§ List of tasks:
**a)** In the review of the Green Escapes garden guide, what feature links all the gardens the book lists?
**b)** Pick up the review of the Green Escapes garden guide after its final sentence and keep writing it.

§ Document extract:
◇ ◇ ◇

Green Escapes

Review: Green Escapes by Toby Musgrave

When I lived in big cities, parks were my refuge from the constant noise and relentless concrete, a way of easing my longing for something green. Yet, while they offered a chance of something other than pavement, they were often crowded. How much easier it would have been to find somewhere to hide had Toby Musgrave’s ‘Green Escapes’ been published then.

Recognising that “the city can become overwhelming”, he has given residents and visitors alike a lifeline with a guide not to the obvious green spaces in cities across the world but to the “compact hidden gems and secret oases” that are little known.

Green Escapes

And it’s a comprehensive list ranging from private gardens to community projects and municipal schemes. What links them all is their size; these are no grand scale gardens of rolling lawns and huge flower beds. Instead, they are what Musgrave describes as “small, intimate and peaceful”.

This journey across the world is rigorously organised: the book is divided into continents with gardens then listed geographically and alphabetically. If a city has more than five featured ‘Green Escapes’, it has its own entry and map.

Green Escapes
Butterfly Garden at Singapore Changi Airport. Photo: © Claire Takacs.

There are details of exact addresses, any entry fees and a brief description, while a section at the back of the book gives websites, opening times and whether there are guided tours available.

What I particularly liked was the classification of the gardens with symbols alongside the garden giving an idea of its type – among them botanic, edible, somewhere for a plantsman, rooftop or gardened for wildlife.

◇ ◇ ◇

§ Entries shown:

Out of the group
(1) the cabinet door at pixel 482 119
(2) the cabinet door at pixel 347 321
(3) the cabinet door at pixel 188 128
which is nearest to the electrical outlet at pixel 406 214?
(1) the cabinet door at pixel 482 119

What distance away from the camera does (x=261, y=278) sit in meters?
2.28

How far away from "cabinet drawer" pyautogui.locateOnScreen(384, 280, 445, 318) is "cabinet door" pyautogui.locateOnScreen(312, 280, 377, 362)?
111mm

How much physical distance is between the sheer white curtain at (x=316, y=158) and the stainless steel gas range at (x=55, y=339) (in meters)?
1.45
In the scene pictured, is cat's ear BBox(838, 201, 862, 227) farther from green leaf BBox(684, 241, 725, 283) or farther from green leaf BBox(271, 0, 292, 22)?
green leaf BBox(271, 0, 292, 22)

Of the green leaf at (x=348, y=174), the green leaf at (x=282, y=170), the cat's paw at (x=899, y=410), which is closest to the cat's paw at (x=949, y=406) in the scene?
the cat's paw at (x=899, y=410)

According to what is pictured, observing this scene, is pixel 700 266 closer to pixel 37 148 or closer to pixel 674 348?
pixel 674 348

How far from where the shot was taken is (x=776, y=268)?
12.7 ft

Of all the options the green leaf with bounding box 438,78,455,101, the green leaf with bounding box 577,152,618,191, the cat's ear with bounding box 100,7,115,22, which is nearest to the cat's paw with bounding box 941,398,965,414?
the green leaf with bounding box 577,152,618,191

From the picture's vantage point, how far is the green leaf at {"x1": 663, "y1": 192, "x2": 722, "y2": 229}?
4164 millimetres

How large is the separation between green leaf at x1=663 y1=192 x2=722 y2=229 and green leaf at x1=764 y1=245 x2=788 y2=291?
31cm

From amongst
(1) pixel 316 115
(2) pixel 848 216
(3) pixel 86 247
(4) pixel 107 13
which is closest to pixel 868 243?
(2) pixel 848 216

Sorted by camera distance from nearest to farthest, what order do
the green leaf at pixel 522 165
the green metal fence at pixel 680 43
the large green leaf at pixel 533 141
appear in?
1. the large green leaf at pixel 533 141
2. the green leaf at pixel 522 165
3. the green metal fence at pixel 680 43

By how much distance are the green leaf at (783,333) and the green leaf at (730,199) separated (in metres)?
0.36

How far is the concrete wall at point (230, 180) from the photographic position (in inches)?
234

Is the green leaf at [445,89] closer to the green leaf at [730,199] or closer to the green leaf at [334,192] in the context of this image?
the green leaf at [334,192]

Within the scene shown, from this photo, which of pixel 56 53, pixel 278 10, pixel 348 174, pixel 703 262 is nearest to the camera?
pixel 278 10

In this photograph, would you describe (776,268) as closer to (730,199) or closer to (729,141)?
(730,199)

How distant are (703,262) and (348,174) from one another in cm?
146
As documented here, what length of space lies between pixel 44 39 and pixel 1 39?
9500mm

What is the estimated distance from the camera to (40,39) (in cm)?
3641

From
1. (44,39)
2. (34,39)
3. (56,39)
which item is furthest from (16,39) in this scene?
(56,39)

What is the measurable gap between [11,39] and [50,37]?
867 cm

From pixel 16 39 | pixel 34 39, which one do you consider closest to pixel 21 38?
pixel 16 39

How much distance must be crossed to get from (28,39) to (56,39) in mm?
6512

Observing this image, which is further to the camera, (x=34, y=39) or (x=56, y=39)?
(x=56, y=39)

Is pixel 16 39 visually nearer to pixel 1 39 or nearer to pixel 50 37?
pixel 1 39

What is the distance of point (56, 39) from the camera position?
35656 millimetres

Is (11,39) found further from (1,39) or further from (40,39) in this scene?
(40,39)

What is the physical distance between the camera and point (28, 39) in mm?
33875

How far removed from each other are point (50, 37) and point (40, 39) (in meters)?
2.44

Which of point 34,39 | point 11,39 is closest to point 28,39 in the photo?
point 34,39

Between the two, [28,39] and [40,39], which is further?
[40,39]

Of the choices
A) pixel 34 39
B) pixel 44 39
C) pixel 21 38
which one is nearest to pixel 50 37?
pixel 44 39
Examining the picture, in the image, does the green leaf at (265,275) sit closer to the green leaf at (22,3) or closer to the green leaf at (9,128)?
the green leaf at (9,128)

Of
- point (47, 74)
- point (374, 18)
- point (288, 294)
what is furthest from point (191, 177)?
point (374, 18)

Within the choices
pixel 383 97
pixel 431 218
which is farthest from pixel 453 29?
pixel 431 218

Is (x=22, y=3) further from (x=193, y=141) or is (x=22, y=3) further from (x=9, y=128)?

◇ ◇ ◇

§ Answers for the exercise:
**a)** Their size: they are small, intimate and peaceful rather than grand gardens.

**b)**
There are some unusual entries: Changi Airport in Singapore takes its green space so seriously there are around 500,000 plants there and the airport runs its own nursery. Among the ‘Green Escapes’ for weary travellers are an orchid garden and a butterfly garden with about 1,000 butterflies. It’s almost worth making a journey there.

Alcatraz is another place that wouldn’t spring to mind if you were looking for an urban oasis but it has seven gardens and Musgrave tells us they “provide fascinating insight into the lives of those who lived – and gardened – there.”

Green Escapes
Skip Garden, London. Photo: Global Generation/John Sturrock.

Cemeteries feature several times, including one in Kolkata in India filled with monuments to early workers in the British East India Company, and St Peter’s Cemetery in Salzburg. It is described as “one of the world’s prettiest cemeteries” and was used as a location in the film of The Sound of Music.

Some of the gardens have a sad history. Wendy’s Secret Garden in Sydney was created by Wendy Whiteley as a way of dealing with grief after the deaths of her husband and daughter.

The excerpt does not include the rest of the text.